[Developers Blog] My First Hackathon: Learning to Extract

My First Hackathon: Learning to Extract

The 2014 PDF Liberation Hackathon

Editor’s Note: OpenGov Intern Matt Steinberg (pictured at right below) recaps his first hackathon, underscoring how “open government” isn’t just for professional software developers.

Over the weekend of January 16-18 the Sunlight Foundation sponsored a PDF Liberation Hackathon which I participated in as a non-developer. The event focused on the problem that many organizations have reams of data in PDF. This is an issue because PDF does not allow the user to interact with the document in word searches and other ways; the data they contain is essentially locked up and difficult to manipulate. This means that a lot of data, including congressional financial disclosures and non-profit expenditures, is not easily viewable, and cannot be used to create tables, graphs, diagrams, and apps. The goal of the event was to make progress in unlocking these documents by testing and tweaking different software to convert documents into more usable formats.

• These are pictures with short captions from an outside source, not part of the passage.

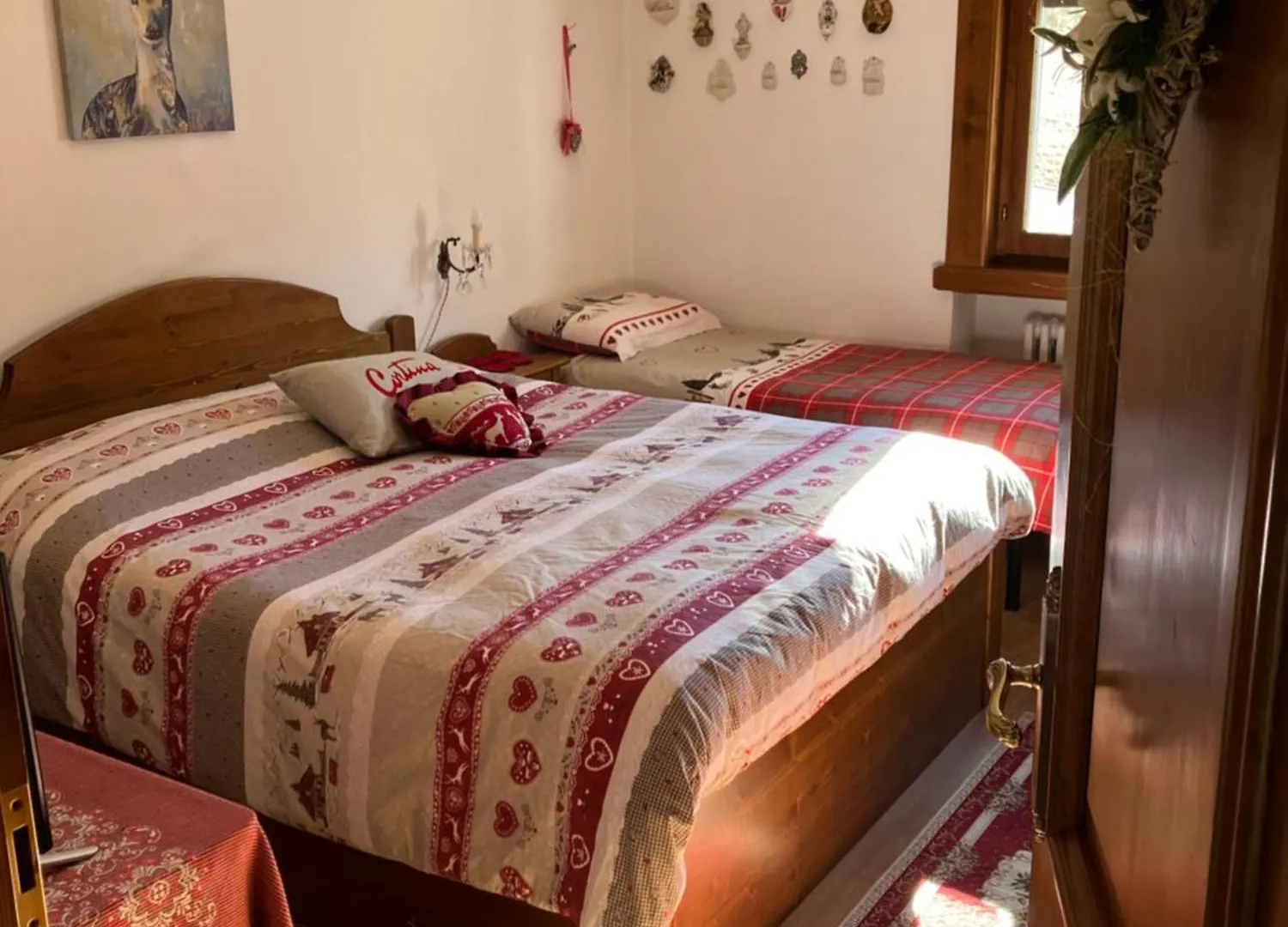 Affittacamere I Ragi d'Or Cortina dʼAmpezzo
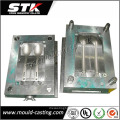 SGS Plastic Injection Mold Plastic Hook Mould with Hasco Base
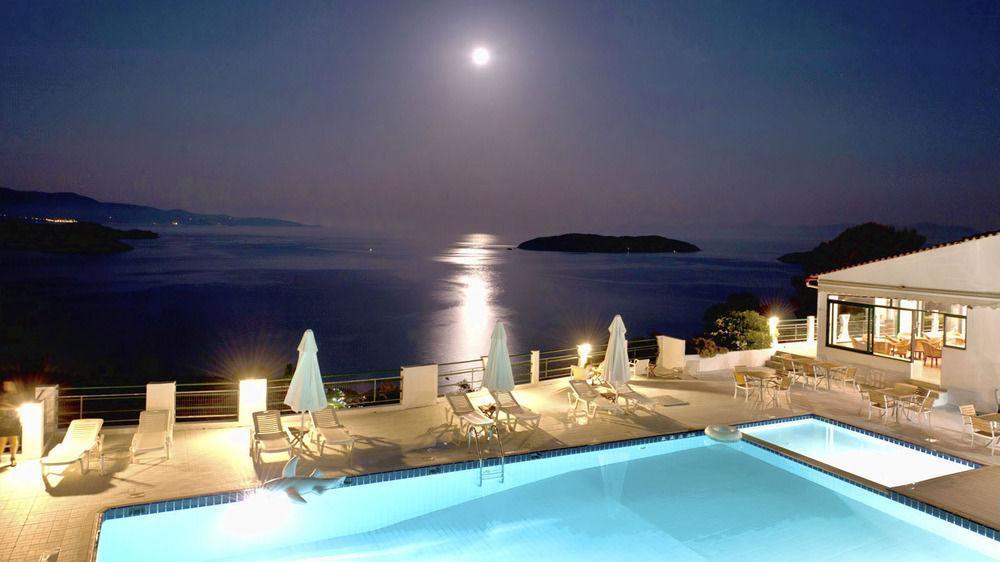 Skiathos Club Hotel & Suites Vasilias  Buitenkant foto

A term that I learned that is essential to opening PDFs is OCR, or optical character recognition–this is the way the characters in PDFs or scans are converted to other formats such as .txt files.

At first I worked with Damarius Hayes from the docHive team. I learned that many businesses have loads of tax forms dating years back that are stuck in PDFs. Damarius showed me how the software the docHive team is developing allows the user to specify certain regions of the screen called pixels to be isolated into little rectangles. The data within the pixellated rectangles may be extracted into tables and spreadsheets which are effective for building diagrams, graphs, and other useful data-related things. Since the visual structure is consistent from form-to-form, you may isolate the important areas of the document with the pixellated rectangles, and boom–you then have a template which you may use to extract info from other structurally identical forms.

I then worked with the docHive team to setup Homebrew on my computer. Homebrew is a “package management system, a collection of software tools to automate the process of installing, upgrading, configuring, and removing software packages for a computer’s operating system in a consistent manner” (wikipedia.) It essentially is open source software that allows the user to easily download other open source software. I then downloaded Tesseract and Imagemagik, two OCR programs. It took a while to get Tesseract to start working, but finally, with the help of Edward Duncan from docHive, I was able to convert a document from PDF to text.

I feel that as a non-developer the biggest thing I contributed was a spirit of curiosity and learning. By asking the developers questions I was a help to them by compelling them to slow down and gain a macroscopic perspective on their work. In fact almost everyone to whom I asked questions ended up tutoring me and expressing their gratitude for my questions. Most said that they were learning from me as well. This is useful because there was a great deal of technical jargon being thrown around and many of the eventual users of the tools that were and will be developed out of this event are amateurs just like me. I have already reached out to Damarius and Edward of DocHive and they continue to help me understand what they do, where to go from here and what I can do to help. Edward in particular has given me some specific technical help on how to use tesseract to convert PDFs to txt. The next step for me is to do private research on all the jargon I heard and to start testing out the different tools I was exposed to – namely Tesseract and Imagemagik. I currently have a project converting PDFs into markdown and think this will be a good opportunity to learn the ins and outs of the software.

All of this is important because it has to do with opening data to the public – helping to construct a more transparent society. This concept of open-data is relatively new to me and I hope to learn more by reading the book “Open Data Now” by Joel Gurin. Having data be easily accessible is essential to a vital and engaged society. After helping to liberate civic data people really need from PDFs, I feel energized to contribute my skills and my time to bring that society to life in the United States.